[Start of TASK DATA]
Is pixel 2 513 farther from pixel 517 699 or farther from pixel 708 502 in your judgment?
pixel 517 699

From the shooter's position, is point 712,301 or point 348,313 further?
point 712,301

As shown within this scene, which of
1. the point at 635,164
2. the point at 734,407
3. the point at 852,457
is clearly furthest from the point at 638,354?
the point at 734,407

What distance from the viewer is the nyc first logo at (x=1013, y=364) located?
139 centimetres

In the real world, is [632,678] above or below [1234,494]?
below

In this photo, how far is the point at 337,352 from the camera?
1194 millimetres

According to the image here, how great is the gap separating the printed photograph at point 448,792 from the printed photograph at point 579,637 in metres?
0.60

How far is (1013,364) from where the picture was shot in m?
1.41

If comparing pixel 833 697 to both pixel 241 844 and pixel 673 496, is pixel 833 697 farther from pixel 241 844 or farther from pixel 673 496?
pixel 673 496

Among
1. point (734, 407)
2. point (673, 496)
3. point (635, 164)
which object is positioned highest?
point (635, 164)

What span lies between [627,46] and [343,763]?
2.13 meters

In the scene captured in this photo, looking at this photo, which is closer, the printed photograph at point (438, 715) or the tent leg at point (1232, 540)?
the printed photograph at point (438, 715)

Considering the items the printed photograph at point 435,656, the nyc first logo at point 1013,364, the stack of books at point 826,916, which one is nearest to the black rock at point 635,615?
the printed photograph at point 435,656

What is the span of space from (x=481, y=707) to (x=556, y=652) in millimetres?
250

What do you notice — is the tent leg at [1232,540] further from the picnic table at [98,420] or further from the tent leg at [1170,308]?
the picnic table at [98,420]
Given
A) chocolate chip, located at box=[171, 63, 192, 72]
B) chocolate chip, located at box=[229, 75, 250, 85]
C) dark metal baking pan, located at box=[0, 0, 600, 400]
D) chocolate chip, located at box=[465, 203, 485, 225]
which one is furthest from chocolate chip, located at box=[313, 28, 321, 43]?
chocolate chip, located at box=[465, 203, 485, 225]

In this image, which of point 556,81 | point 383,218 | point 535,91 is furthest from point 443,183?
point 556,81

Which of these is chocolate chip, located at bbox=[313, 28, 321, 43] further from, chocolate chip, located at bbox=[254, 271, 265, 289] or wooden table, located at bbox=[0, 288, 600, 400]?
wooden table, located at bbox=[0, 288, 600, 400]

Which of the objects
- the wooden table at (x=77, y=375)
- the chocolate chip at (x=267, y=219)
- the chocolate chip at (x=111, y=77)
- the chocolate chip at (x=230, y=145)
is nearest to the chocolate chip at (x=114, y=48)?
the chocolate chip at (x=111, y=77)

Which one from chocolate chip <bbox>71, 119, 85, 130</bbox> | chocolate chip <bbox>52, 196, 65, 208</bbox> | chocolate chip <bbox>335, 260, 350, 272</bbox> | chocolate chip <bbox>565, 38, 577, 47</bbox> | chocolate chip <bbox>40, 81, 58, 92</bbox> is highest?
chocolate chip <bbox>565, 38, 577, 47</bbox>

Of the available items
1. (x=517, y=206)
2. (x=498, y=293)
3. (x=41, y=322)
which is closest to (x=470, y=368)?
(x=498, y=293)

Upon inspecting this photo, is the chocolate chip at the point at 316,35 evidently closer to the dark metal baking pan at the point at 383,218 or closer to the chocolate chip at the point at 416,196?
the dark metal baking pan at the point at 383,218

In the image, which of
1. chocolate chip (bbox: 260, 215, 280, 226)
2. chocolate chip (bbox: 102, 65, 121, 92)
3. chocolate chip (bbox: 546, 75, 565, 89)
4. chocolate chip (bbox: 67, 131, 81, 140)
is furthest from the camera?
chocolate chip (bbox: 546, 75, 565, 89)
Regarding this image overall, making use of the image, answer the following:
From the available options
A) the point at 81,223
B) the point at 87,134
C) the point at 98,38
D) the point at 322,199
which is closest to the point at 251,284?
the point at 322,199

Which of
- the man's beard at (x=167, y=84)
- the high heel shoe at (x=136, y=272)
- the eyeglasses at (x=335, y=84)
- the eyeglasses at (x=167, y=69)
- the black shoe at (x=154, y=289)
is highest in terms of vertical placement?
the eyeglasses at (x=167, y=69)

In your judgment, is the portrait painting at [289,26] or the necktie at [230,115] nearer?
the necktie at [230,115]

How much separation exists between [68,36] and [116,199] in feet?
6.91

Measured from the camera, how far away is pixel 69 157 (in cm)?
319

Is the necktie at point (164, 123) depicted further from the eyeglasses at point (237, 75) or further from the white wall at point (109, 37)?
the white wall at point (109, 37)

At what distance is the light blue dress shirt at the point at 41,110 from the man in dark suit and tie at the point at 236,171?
[End of TASK DATA]
Reproduce all of the data above verbatim, line for line, without altering, omitting, or reordering anything.

**WRITTEN RESPONSE**
Is pixel 2 513 farther from pixel 517 699 or farther from pixel 708 502 in your judgment?
pixel 517 699

From the shooter's position, is point 712,301 or point 348,313 further?
point 712,301

As shown within this scene, which of
1. the point at 635,164
2. the point at 734,407
3. the point at 852,457
is clearly furthest from the point at 638,354?
the point at 734,407

What distance from the viewer is the nyc first logo at (x=1013, y=364) located?
139 centimetres

In the real world, is [632,678] above or below [1234,494]?
below

In this photo, how far is the point at 337,352 from the camera?
1194 millimetres

According to the image here, how great is the gap separating the printed photograph at point 448,792 from the printed photograph at point 579,637 in metres?
0.60

How far is (1013,364) from where the picture was shot in m?
1.41

If comparing pixel 833 697 to both pixel 241 844 and pixel 673 496, is pixel 833 697 farther from pixel 241 844 or farther from pixel 673 496?
pixel 673 496

Among
1. point (734, 407)
2. point (673, 496)
3. point (635, 164)
which object is positioned highest?
point (635, 164)

What span lies between [627,46] and [343,763]?
2.13 meters

In the scene captured in this photo, looking at this photo, which is closer, the printed photograph at point (438, 715) or the tent leg at point (1232, 540)?
the printed photograph at point (438, 715)

Considering the items the printed photograph at point 435,656, the nyc first logo at point 1013,364, the stack of books at point 826,916, which one is nearest to the black rock at point 635,615?
the printed photograph at point 435,656

What is the span of space from (x=481, y=707) to (x=556, y=652) in millimetres?
250

What do you notice — is the tent leg at [1232,540] further from the picnic table at [98,420] or further from the tent leg at [1170,308]?
the picnic table at [98,420]
Given
A) chocolate chip, located at box=[171, 63, 192, 72]
B) chocolate chip, located at box=[229, 75, 250, 85]
C) dark metal baking pan, located at box=[0, 0, 600, 400]
D) chocolate chip, located at box=[465, 203, 485, 225]
which one is furthest from chocolate chip, located at box=[313, 28, 321, 43]?
chocolate chip, located at box=[465, 203, 485, 225]

In this image, which of point 556,81 | point 383,218 | point 535,91 is furthest from point 443,183?
point 556,81

Which of these is chocolate chip, located at bbox=[313, 28, 321, 43] further from, chocolate chip, located at bbox=[254, 271, 265, 289] or wooden table, located at bbox=[0, 288, 600, 400]?
wooden table, located at bbox=[0, 288, 600, 400]

Which of the objects
- the wooden table at (x=77, y=375)
- the chocolate chip at (x=267, y=219)
- the chocolate chip at (x=111, y=77)
- the chocolate chip at (x=230, y=145)
is nearest to the chocolate chip at (x=114, y=48)?
the chocolate chip at (x=111, y=77)

Which one from chocolate chip <bbox>71, 119, 85, 130</bbox> | chocolate chip <bbox>52, 196, 65, 208</bbox> | chocolate chip <bbox>335, 260, 350, 272</bbox> | chocolate chip <bbox>565, 38, 577, 47</bbox> | chocolate chip <bbox>40, 81, 58, 92</bbox> is highest?
chocolate chip <bbox>565, 38, 577, 47</bbox>

Of the available items
1. (x=517, y=206)
2. (x=498, y=293)
3. (x=41, y=322)
which is closest to (x=470, y=368)?
(x=498, y=293)

Upon inspecting this photo, is the chocolate chip at the point at 316,35 evidently closer to the dark metal baking pan at the point at 383,218 or closer to the chocolate chip at the point at 416,196?
the dark metal baking pan at the point at 383,218

In the image, which of
1. chocolate chip (bbox: 260, 215, 280, 226)
2. chocolate chip (bbox: 102, 65, 121, 92)
3. chocolate chip (bbox: 546, 75, 565, 89)
4. chocolate chip (bbox: 67, 131, 81, 140)
is furthest from the camera?
chocolate chip (bbox: 546, 75, 565, 89)
Regarding this image overall, making use of the image, answer the following:
From the available options
A) the point at 81,223
B) the point at 87,134
C) the point at 98,38
D) the point at 322,199
which is closest to the point at 251,284?
the point at 322,199

Which of
- the man's beard at (x=167, y=84)
- the high heel shoe at (x=136, y=272)
- the eyeglasses at (x=335, y=84)
- the eyeglasses at (x=167, y=69)
- the black shoe at (x=154, y=289)
is highest in terms of vertical placement?
the eyeglasses at (x=167, y=69)

In your judgment, is the portrait painting at [289,26] or the necktie at [230,115] nearer?
the necktie at [230,115]

How much separation exists between [68,36] and [116,199] in feet?
6.91

Measured from the camera, how far away is pixel 69 157 (in cm)?
319

Is the necktie at point (164, 123) depicted further from the eyeglasses at point (237, 75) or further from the white wall at point (109, 37)?
the white wall at point (109, 37)

At what distance is the light blue dress shirt at the point at 41,110 from the man in dark suit and tie at the point at 236,171?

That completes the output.